_EXERCISES TO COMPLETE_:
(a) According to the reflection on Herbert's "Trinity Sunday," in what year was the poem published?
(b) In the reflection on Herbert's "Trinity Sunday," what titles does Herbert look to God as? List every one.
(c) Reproduce the part of the reflection on Herbert's "Trinity Sunday" between "I have seen" and "lost and exposed.", inclusive.

Purge all my sins done heretofore:
For I confess my heavy score,
And I will strive to sin no more.

Enrich my heart, mouth, hands in me,
With faith, with hope, with charity;
That I may run, rise, rest with thee

– George Herbert, “Trinity Sunday”

“Trinity Sunday” was published in Herbert’s The Temple in 1633. Each morning I read the Bible, a psalm, the daily entry from Oswald Chambers’ My Utmost for His Highest, and a few pages from one (or more) books that I’m slowly, presently working my way through. Herbert’s poetry is a recent selection. I read at least three of his poems each morning.

“Trinity Sunday” is a very short poem, but contains a vast survey of Christian doctrine, beginning with creation and concluding with eschatological, ultimate hope. Herbert brings to memory that the story of the Bible begins with God bringing order from chaos. In Genesis 2, God forms the first human being from the dust of the ground. In the final line of the poem, Herbert asks for the blessing of union with God. What began as mud now runs and rises and then finally rests with God. Humble origins, and a heavenly hope.

Between Herbert’s mention of first and last things, we encounter the doctrine of salvation. God is the redeemer, having justified Herbert through the blood of Jesus Christ. God is also the sanctifier, the one who sets the priest and poet apart, making him holy for a purpose: “to do good.”

God is then petitioned: first to purge, then to enrich. Herbert repents, asking God to do the cleansing work. He considers his sin a “heavy” thing. Sin, transgression, wrongdoing before a Holy God most certainly is. Yet God removes the weight. Herbert vows to “sin no more.” There is a turning. Only then does he asks God’s blessing, that his “heart, mouth, hands” (his whole person) be strengthened for God’s purposes and in accordance with the classical Christian virtues of faith, hope, and charity (charity is the traditional rendering; we’re more familiar today with love being mentioned here).

The poem begins and ends addressing the same subject: “Lord” and “thee.” “I” and “my” appear three times; “me” is used four. There is an interplay between Herbert’s “I” and God’s “Thou.” Formed from mud, burdened by sin, Herbert looks to God as Creator, Redeemer, Justifier, Sanctifier, and Sustainer. Herbert looks upon himself, confesses his insufficiencies and inadequacies and faults, and yet he offers himself as a servant, knowing that is the reason God has redeemed and now sanctifies him. He has been caught up and brought into God’s eternal story. He can only play his part with God’s grace, God’s help. The same is true for any who would call upon God today.

I have seen the last three lines of this poem quoted. But those lines become so much richer when they appear alongside and after the first six. To ask God’s help is all the more profound when considered under the full scope of God’s person and work, and to state one’s one weakness, burden, and sin simultaneously serves to humble and uplift. Apart from God, we are quite small and frail, very lost and exposed.

But with God we are united to the source of an unsurpassed and unequaled strength, a strength that works through frailty and weakness and woundedness to make manifest the beautiful gifts of faith, hope, and charity. We are known, and found, and protected, and sent. We are lifted and carried, welcomed and restored.

_EXTRACTED INFORMATION_:
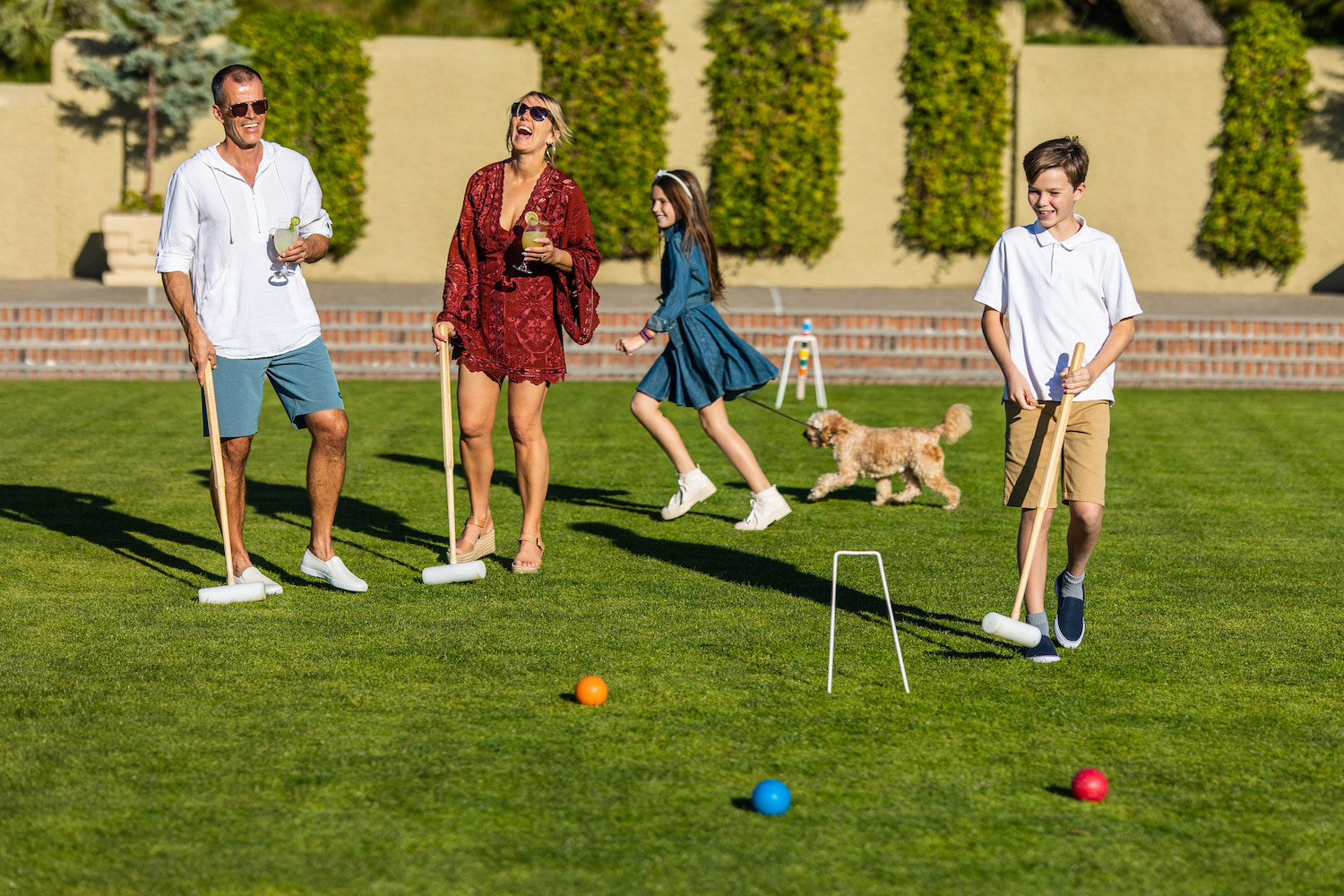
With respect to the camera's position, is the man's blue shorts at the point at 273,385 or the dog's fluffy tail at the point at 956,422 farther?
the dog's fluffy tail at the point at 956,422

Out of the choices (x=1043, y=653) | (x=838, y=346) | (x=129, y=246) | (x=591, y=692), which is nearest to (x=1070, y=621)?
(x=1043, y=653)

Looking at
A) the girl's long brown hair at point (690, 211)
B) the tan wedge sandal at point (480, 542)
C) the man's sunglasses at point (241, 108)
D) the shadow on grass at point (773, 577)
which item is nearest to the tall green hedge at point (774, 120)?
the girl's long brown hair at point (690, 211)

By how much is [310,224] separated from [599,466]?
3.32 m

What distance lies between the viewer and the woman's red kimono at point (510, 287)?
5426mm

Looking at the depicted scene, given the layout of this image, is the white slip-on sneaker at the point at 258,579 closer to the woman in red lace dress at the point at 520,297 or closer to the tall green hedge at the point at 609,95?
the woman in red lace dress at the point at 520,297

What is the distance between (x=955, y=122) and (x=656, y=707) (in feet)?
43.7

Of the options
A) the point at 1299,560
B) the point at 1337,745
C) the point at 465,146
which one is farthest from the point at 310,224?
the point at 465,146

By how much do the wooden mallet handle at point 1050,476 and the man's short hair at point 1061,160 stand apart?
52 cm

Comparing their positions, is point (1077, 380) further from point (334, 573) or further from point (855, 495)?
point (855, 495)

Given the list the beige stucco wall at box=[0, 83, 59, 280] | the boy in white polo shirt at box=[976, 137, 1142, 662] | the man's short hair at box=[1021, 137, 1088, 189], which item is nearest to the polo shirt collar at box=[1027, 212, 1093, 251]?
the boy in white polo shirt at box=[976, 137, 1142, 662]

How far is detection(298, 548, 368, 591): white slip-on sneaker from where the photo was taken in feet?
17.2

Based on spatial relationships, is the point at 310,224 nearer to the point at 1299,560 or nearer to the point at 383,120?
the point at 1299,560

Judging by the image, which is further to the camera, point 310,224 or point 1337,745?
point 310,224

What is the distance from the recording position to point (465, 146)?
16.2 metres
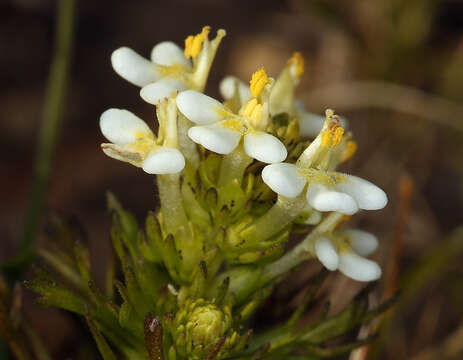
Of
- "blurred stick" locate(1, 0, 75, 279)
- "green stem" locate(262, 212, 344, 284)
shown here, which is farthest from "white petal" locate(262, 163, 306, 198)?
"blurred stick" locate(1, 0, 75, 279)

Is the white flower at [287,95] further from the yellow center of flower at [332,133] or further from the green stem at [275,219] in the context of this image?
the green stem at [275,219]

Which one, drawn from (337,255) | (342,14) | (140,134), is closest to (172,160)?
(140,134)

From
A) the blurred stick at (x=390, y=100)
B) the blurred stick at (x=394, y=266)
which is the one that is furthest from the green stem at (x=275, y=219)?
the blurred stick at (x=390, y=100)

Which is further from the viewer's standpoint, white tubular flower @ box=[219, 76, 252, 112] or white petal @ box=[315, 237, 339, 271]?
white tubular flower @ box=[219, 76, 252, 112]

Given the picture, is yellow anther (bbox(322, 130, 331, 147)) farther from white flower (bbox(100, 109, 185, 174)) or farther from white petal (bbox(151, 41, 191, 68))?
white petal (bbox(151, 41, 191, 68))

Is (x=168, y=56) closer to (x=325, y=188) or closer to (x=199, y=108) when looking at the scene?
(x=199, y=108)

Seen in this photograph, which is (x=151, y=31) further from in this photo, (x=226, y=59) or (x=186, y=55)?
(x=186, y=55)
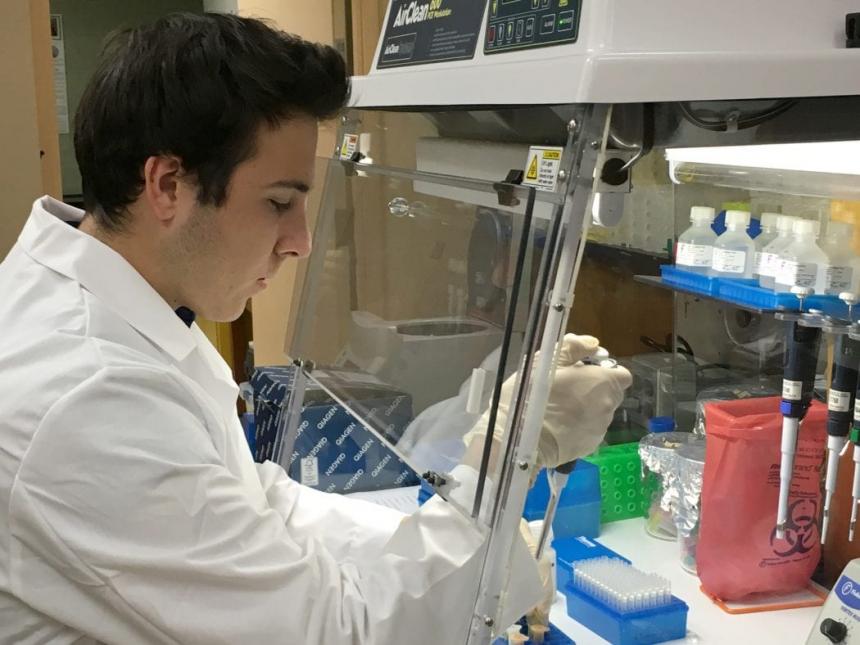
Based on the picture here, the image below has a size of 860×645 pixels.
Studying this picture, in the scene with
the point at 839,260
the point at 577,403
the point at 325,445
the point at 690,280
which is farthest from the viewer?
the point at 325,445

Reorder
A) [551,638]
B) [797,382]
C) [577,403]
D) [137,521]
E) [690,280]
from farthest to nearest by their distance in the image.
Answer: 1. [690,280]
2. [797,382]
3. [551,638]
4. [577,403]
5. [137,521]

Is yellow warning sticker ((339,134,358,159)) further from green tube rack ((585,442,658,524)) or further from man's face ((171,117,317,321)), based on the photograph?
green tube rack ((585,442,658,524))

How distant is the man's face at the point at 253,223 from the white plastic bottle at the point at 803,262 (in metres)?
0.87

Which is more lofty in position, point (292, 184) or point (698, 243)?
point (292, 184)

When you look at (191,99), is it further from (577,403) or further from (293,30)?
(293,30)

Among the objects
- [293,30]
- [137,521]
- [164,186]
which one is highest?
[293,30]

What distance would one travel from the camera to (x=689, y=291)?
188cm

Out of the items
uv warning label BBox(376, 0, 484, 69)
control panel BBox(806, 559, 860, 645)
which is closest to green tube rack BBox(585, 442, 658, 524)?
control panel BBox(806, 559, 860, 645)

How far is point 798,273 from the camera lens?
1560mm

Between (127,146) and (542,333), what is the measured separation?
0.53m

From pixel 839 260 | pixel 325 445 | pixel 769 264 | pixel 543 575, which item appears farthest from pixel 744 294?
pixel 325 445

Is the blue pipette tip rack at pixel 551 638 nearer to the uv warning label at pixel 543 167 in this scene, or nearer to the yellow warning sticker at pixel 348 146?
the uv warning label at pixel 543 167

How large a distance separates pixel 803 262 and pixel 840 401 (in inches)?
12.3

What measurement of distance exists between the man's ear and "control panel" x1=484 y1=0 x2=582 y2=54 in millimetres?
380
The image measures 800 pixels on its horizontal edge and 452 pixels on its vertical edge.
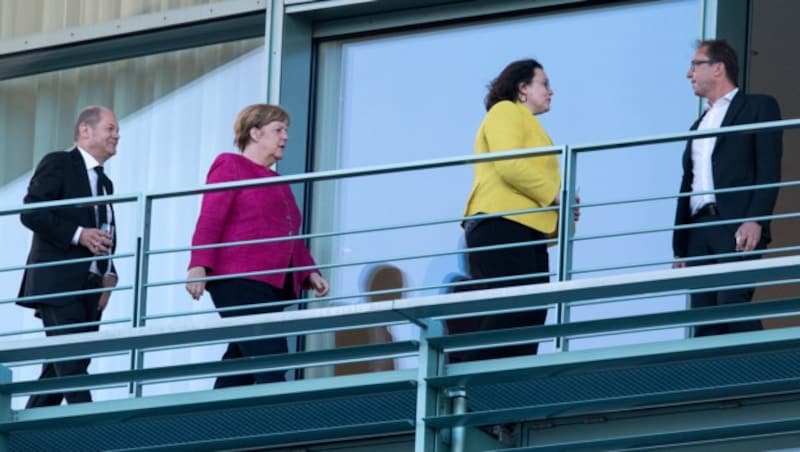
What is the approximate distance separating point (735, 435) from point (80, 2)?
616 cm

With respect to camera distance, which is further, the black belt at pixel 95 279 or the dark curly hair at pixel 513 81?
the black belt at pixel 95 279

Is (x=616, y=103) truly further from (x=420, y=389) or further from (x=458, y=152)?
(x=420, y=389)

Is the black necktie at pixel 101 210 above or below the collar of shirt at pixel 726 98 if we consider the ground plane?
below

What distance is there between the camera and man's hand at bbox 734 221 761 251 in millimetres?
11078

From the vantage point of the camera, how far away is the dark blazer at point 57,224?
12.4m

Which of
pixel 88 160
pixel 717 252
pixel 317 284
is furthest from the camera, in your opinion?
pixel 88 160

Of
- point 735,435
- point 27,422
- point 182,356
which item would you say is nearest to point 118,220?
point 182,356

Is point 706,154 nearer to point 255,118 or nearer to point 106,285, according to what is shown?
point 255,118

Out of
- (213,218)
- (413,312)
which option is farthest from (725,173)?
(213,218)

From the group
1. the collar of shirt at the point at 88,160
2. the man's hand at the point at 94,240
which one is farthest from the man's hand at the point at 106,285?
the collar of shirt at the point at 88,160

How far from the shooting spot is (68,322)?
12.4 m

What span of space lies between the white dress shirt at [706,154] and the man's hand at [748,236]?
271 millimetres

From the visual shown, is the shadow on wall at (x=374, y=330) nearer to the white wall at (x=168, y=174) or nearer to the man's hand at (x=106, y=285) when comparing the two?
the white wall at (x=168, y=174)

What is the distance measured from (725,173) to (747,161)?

_PROBLEM SOLUTIONS_:
(a) 1633

(b) Creator, Redeemer, Justifier, Sanctifier, and Sustainer

(c)
I have seen the last three lines of this poem quoted. But those lines become so much richer when they appear alongside and after the first six. To ask God’s help is all the more profound when considered under the full scope of God’s person and work, and to state one’s one weakness, burden, and sin simultaneously serves to humble and uplift. Apart from God, we are quite small and frail, very lost and exposed.